= COMPLETE THE FOLLOWING =
[1] Using the Argo Rollouts passage, explain why the blue/green configuration sets scaleDownDelaySeconds to 300, answering in one to three sentences.
[2] Copy the stretch of the Argo Rollouts passage from "sequenceDiagram participant CD" through "metric populations statistically.".

Start of EXTRACT TO READ

The analysis steps are the automation glue. An AnalysisTemplate queries your metrics backend (Prometheus, Datadog, etc.) and promotes or aborts based on the result:

apiVersion: argoproj.io/v1alpha1
kind: AnalysisTemplate
metadata:
  name: error-rate-check
spec:
  metrics:
    - name: error-rate
      successCondition: result[0] <= 0.02   # abort if error rate > 2%
      failureLimit: 1
      interval: 1m
      count: 5
      provider:
        prometheus:
          address: http://prometheus.monitoring:9090
          query: |
            sum(rate(http_requests_total{
              job="payment-service",
              version="{{args.version}}",
              status=~"5.."
            }[2m]))
            /
            sum(rate(http_requests_total{
              job="payment-service",
              version="{{args.version}}"
            }[2m]))
---
apiVersion: argoproj.io/v1alpha1
kind: AnalysisTemplate
metadata:
  name: latency-check
spec:
  metrics:
    - name: p99-latency
      successCondition: result[0] <= 0.5   # abort if p99 > 500ms
      failureLimit: 1
      interval: 1m
      count: 5
      provider:
        prometheus:
          address: http://prometheus.monitoring:9090
          query: |
            histogram_quantile(0.99,
              sum(rate(http_request_duration_seconds_bucket{
                job="payment-service",
                version="{{args.version}}"
              }[5m])) by (le)
            )

When the analysis step fails, Argo Rollouts automatically shifts 100% of traffic back to the stable version and marks the rollout as degraded. No manual intervention required.

Blue/Green With Argo Rollouts

The same Rollout CRD supports blue/green with a different strategy block:

apiVersion: argoproj.io/v1alpha1
kind: Rollout
metadata:
  name: payment-service
spec:
  replicas: 10
  strategy:
    blueGreen:
      activeService: payment-service-active
      previewService: payment-service-preview
      autoPromotionEnabled: false     # require manual gate or analysis
      scaleDownDelaySeconds: 300      # keep blue alive 5 minutes post-switch for rollback
      prePromotionAnalysis:
        templates:
          - templateName: smoke-test
      postPromotionAnalysis:
        templates:
          - templateName: error-rate-check

The prePromotionAnalysis runs against the preview environment (green) before any live traffic is switched. The postPromotionAnalysis runs after the switch and triggers automatic rollback if it fails within the window defined by scaleDownDelaySeconds.

sequenceDiagram participant CD as CD Pipeline participant Argo as Argo Rollouts participant Green as Green Env participant LB as Load Balancer participant Blue as Blue Env Active CD->>Argo: Apply new Rollout spec Argo->>Green: Deploy v2 to preview service Argo->>Green: Run prePromotionAnalysis (smoke tests) Green-->>Argo: Analysis passed Argo->>LB: Switch active service → Green Argo->>Argo: Run postPromotionAnalysis Note over Blue: Blue kept alive 5 minutes Argo-->>CD: Promotion complete alt postPromotionAnalysis fails Argo->>LB: Revert active service → Blue Argo-->>CD: Rollback triggered end

Spinnaker: Multi-Cloud Progressive Delivery

Spinnaker models deployments as pipelines with stages. For canary, it uses Kayenta — an automated canary analysis tool that compares the canary and baseline metric populations statistically.

End of EXTRACT TO READ
Start of DATASET CONTENT

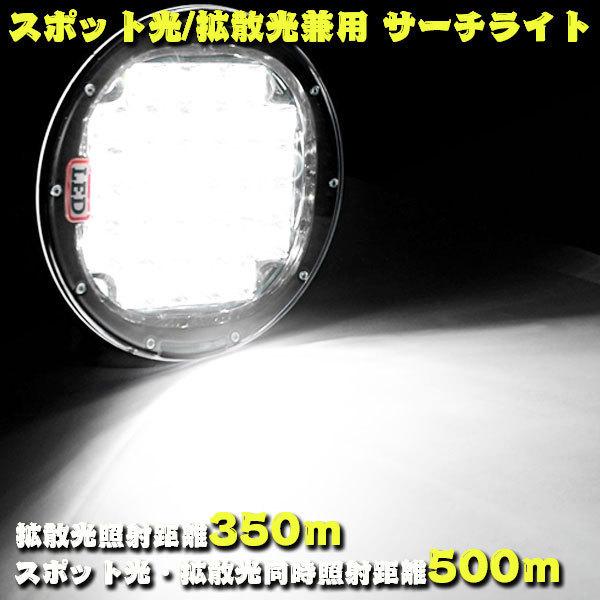 9インチ 超遠距離照射 185W スポットカバー/拡散カバー付属 9インチ 超遠距離照射 185W スポットカバー/拡散カバー付属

End of DATASET CONTENT

= OUTPUTS BY TASK =
[1] The setting keeps the blue version alive for five minutes after traffic switches to green, so a rollback is still possible. If postPromotionAnalysis fails within that window, it triggers an automatic rollback.

[2]
sequenceDiagram participant CD as CD Pipeline participant Argo as Argo Rollouts participant Green as Green Env participant LB as Load Balancer participant Blue as Blue Env Active CD->>Argo: Apply new Rollout spec Argo->>Green: Deploy v2 to preview service Argo->>Green: Run prePromotionAnalysis (smoke tests) Green-->>Argo: Analysis passed Argo->>LB: Switch active service → Green Argo->>Argo: Run postPromotionAnalysis Note over Blue: Blue kept alive 5 minutes Argo-->>CD: Promotion complete alt postPromotionAnalysis fails Argo->>LB: Revert active service → Blue Argo-->>CD: Rollback triggered end

Spinnaker: Multi-Cloud Progressive Delivery

Spinnaker models deployments as pipelines with stages. For canary, it uses Kayenta — an automated canary analysis tool that compares the canary and baseline metric populations statistically.